Kris Osborn
The need to identify targets, communicate the details, and launch an attack could be described as a timeless reality of war. Yet, current technology is now bringing this process to new, breakthrough levels of speed and efficiency. The advent of artificial intelligence (AI), high-speed digital computer processing, and multiple “transport layers” or sources of interoperable transmission technologies have made it possible to find and eliminate targets across vast, previously impossible distances, domains, and areas of operation.
In recent years, there has been an evolving and critical “concept of operation” to this effort as information management, processing, and transmission have taken on new urgency. Improving this process and engineering the technological foundation for ongoing modernization is the focus of an Army effort called Project Rainmaker.
“Information dominance information today is a force multiplier. I think our leadership is starting to see that. The Army sees weapons, a tank, gun, or aircraft as a weapon system.
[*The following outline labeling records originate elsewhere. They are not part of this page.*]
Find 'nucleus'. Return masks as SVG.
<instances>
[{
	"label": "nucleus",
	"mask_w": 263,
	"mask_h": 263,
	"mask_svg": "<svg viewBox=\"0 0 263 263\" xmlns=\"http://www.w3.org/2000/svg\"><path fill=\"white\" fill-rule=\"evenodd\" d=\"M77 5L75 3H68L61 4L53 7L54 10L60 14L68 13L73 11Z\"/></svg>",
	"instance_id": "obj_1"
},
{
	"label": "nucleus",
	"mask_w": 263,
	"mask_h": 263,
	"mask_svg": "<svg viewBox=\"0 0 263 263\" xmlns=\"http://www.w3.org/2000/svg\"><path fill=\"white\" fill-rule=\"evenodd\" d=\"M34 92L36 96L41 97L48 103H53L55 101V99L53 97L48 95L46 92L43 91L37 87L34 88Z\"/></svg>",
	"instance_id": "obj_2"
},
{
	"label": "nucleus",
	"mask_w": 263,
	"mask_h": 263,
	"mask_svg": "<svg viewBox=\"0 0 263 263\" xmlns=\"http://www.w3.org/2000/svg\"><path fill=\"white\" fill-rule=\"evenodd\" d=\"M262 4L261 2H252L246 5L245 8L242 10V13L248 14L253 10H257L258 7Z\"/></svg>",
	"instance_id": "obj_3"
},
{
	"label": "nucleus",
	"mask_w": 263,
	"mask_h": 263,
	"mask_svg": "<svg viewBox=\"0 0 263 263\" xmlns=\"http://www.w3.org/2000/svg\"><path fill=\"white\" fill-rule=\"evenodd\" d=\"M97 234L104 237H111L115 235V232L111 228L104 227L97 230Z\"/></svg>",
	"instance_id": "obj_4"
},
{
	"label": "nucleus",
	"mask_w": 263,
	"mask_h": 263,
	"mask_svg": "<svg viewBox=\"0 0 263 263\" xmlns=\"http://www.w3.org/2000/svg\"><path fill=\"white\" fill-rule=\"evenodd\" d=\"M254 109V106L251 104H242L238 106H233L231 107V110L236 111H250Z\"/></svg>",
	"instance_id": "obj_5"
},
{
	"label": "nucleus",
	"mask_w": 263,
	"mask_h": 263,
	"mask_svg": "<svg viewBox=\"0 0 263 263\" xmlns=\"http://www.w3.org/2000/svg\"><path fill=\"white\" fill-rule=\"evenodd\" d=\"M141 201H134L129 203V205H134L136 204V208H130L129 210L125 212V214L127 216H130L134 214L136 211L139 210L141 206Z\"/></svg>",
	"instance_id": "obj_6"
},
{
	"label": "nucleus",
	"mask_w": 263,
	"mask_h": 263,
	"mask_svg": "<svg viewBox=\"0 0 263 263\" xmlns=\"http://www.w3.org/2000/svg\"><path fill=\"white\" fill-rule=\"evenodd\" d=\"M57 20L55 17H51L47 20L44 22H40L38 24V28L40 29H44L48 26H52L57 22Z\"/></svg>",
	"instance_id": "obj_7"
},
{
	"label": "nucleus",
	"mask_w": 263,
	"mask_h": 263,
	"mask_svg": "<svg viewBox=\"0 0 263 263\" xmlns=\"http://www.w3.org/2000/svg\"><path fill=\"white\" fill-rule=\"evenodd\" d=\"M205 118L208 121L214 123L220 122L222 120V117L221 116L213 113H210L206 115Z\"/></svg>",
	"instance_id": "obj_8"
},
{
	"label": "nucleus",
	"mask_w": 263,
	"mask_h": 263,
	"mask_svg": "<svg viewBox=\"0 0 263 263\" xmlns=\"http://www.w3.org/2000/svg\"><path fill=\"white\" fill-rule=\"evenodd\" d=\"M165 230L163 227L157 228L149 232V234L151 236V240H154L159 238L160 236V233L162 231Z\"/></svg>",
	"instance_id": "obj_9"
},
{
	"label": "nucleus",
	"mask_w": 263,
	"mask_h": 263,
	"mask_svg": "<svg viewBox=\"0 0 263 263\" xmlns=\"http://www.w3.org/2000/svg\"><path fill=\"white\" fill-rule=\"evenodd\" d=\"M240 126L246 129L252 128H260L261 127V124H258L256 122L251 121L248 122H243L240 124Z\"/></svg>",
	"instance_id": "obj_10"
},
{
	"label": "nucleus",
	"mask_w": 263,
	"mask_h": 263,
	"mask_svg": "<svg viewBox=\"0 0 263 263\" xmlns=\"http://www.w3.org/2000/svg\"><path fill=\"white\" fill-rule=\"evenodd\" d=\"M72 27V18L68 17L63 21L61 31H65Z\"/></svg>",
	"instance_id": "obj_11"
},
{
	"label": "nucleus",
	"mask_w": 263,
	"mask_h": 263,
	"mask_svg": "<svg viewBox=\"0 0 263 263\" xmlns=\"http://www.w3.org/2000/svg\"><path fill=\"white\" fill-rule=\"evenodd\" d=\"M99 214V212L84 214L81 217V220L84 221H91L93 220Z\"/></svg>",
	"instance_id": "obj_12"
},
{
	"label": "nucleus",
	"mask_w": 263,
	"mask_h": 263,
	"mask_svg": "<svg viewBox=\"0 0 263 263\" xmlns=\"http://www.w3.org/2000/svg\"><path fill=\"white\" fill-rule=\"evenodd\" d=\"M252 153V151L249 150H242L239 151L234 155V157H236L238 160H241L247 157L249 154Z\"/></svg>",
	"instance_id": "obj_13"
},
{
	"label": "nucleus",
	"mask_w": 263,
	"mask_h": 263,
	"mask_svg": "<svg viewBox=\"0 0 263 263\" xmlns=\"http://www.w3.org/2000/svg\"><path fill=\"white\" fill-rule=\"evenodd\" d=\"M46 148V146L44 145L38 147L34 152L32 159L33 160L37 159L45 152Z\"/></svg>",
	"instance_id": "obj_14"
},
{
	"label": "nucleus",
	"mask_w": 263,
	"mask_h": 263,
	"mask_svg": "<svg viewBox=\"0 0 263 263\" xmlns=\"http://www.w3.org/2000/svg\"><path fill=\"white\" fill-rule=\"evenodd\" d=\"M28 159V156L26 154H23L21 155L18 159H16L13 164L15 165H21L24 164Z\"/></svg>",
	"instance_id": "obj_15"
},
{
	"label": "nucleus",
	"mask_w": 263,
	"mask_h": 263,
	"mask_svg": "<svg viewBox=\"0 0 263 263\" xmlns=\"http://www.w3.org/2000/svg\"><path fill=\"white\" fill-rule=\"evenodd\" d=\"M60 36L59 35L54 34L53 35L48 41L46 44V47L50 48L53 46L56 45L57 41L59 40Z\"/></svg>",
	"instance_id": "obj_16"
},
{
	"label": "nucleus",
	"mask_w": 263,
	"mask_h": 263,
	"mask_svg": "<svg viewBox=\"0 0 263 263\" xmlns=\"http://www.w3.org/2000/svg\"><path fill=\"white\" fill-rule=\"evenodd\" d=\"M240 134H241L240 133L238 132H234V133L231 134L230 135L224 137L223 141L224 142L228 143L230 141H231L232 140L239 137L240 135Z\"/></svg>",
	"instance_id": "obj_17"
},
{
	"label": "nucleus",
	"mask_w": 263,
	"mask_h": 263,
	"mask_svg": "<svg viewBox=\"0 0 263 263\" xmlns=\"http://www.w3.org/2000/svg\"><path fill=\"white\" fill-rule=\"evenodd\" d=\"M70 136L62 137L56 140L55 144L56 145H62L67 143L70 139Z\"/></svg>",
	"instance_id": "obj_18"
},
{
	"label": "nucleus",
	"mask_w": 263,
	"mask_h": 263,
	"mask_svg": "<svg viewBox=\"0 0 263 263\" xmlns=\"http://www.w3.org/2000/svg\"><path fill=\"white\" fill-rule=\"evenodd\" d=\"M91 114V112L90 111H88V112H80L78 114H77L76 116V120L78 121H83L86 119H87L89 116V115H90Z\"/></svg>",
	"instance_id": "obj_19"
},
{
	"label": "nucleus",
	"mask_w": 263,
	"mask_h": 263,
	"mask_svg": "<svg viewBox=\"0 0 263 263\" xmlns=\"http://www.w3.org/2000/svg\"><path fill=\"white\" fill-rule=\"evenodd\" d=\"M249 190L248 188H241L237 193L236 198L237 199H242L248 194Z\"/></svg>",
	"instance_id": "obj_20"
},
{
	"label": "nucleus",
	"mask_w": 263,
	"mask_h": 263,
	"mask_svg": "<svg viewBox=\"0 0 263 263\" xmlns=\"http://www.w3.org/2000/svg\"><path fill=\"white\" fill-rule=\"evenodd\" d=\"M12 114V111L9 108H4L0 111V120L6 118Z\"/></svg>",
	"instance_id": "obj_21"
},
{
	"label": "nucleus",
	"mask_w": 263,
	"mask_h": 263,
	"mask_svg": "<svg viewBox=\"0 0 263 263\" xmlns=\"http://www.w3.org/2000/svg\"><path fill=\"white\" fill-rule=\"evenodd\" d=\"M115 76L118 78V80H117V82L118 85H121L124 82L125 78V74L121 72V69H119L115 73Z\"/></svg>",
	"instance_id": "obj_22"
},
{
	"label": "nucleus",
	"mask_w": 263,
But data right now is becoming one of those commodities that is actually a system…and data is only good if you can serve it up right, to the right proponent at the right time, in order to make critical decisions,” Alan Hansen, deputy assistant director for information dominance, U.S. Army DEVCOM C5ISR, Army Futures Command, told The National Interest in an interview.
ARL scientists and experts are looking at both near-term and long-term breakthrough applications of data processing and transmission for shortening the sensor-to-shooter time that can take place simultaneously among air, land, sea, and even space domains. What used to take attackers as much as twenty minutes, can now take twenty seconds or less, enabling offensive forces to operate faster or inside the decision-making cycle of an enemy to improve lethality and prevail. This integrated, multi-service effort is referred to by the Pentagon as Joint All Domain Command and Control (JADC2).
“With JADC2, the intent is that we're going to fight as one service, not as the individual service. So weapon systems that have been managed by the Air Force might get data from the Army. Or the Army might receive data from the Air Force out of an aircraft and F 35,” Hansen said.
AI-enabled systems will bounce streams of incoming new information off of a vast database to draw comparisons, assess possibilities in relation to past combat actions, transmit target specifics, and recommend an optimal weapon with which to strike. Processing information in a “collective” sense combines multiple sources of sensor data that, once complete, can be transmitted widely across the force in a dispersed, networked, and distributed manner.
“It could be an individual who's a squad leader on the battlefield, it could be a commander sitting inside of a TOC, directing a battle within their AOR. Or it could be a general who's actually managing the theater data. Part of it is becoming a very recognized force multiplier for us in future,” Hansen said.